▸ Requirement
Rewrite the listing below, replacing "white sneaker" with "white tennis shoe" each time it occurs and changing nothing else.

(Records from a spatial question set)

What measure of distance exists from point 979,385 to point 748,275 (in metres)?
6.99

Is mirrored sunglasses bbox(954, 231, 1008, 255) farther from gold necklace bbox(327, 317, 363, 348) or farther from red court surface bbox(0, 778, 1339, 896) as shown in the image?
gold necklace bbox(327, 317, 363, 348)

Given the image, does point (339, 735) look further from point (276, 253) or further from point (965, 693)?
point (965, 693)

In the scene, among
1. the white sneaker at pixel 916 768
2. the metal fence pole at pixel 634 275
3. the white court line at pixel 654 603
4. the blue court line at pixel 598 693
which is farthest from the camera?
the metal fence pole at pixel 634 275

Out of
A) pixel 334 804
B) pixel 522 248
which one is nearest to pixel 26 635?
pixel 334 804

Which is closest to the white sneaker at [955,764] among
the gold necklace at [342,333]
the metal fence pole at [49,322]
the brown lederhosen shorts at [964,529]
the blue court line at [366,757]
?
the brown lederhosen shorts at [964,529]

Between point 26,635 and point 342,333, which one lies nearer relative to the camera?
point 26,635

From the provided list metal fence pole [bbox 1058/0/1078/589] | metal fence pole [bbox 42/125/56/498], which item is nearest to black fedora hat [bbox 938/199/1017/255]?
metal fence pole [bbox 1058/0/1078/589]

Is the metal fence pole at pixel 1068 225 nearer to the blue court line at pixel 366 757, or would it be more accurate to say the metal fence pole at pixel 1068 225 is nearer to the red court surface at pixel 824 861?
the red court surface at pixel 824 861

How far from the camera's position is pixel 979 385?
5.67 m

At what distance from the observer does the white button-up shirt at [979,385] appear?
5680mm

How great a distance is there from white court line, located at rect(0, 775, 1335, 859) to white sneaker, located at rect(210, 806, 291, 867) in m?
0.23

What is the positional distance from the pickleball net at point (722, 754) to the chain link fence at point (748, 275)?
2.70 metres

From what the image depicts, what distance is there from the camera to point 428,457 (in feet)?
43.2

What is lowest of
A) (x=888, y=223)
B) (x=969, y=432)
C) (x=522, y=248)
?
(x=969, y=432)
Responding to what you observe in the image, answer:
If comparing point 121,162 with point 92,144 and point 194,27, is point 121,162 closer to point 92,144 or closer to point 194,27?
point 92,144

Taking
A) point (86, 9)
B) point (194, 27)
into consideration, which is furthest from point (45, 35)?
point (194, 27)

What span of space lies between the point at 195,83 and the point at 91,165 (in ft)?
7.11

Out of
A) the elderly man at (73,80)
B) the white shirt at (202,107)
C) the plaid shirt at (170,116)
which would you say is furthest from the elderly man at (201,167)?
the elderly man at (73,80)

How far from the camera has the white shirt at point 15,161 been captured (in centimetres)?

▸ Full answer
What measure of distance exists from point 979,385 to point 748,275 (in metres)?
6.99

Is mirrored sunglasses bbox(954, 231, 1008, 255) farther from gold necklace bbox(327, 317, 363, 348) or farther from red court surface bbox(0, 778, 1339, 896) as shown in the image?
gold necklace bbox(327, 317, 363, 348)

Given the image, does point (339, 735) look further from point (276, 253) or further from point (965, 693)?
point (965, 693)

In the scene, among
1. the white tennis shoe at pixel 916 768
2. the metal fence pole at pixel 634 275
3. the white court line at pixel 654 603
4. the blue court line at pixel 598 693
which is farthest from the camera?
the metal fence pole at pixel 634 275

Out of
A) pixel 334 804
B) pixel 522 248
which one is nearest to pixel 26 635?
pixel 334 804

Which is closest to the white tennis shoe at [955,764] among
the gold necklace at [342,333]
the metal fence pole at [49,322]
the brown lederhosen shorts at [964,529]
the blue court line at [366,757]
?
the brown lederhosen shorts at [964,529]

Between point 26,635 and point 342,333, which one lies nearer relative to the camera?
point 26,635

From the provided list metal fence pole [bbox 1058/0/1078/589] | metal fence pole [bbox 42/125/56/498], which item is nearest to black fedora hat [bbox 938/199/1017/255]?
metal fence pole [bbox 1058/0/1078/589]

Is the metal fence pole at pixel 1068 225 nearer to the blue court line at pixel 366 757, or would it be more accurate to say the metal fence pole at pixel 1068 225 is nearer to the red court surface at pixel 824 861?
the red court surface at pixel 824 861

How far from the camera's position is pixel 979 385?
5.67 m

At what distance from the observer does the white button-up shirt at [979,385] appear?
5680mm

How great a distance is there from white court line, located at rect(0, 775, 1335, 859) to white tennis shoe, located at rect(210, 806, 291, 867) in m?
0.23

What is the positional distance from the pickleball net at point (722, 754) to the chain link fence at point (748, 275)?
2.70 metres

From what the image depicts, what distance is there from the camera to point 428,457 (in feet)?
43.2

What is lowest of
A) (x=888, y=223)
B) (x=969, y=432)
C) (x=522, y=248)
?
(x=969, y=432)
Responding to what you observe in the image, answer:
If comparing point 121,162 with point 92,144 and point 194,27, is point 121,162 closer to point 92,144 or closer to point 194,27?
point 92,144

Taking
A) point (86, 9)
B) point (194, 27)
into consideration, which is furthest from point (45, 35)?
point (194, 27)

What span of space lies between the point at 195,83 and the point at 91,165 (in ft)?
7.11

Out of
A) the elderly man at (73,80)
B) the white shirt at (202,107)
C) the plaid shirt at (170,116)
which would you say is furthest from the elderly man at (201,167)?
the elderly man at (73,80)

How far from the camera has the white shirt at point 15,161 been captured (in centimetres)?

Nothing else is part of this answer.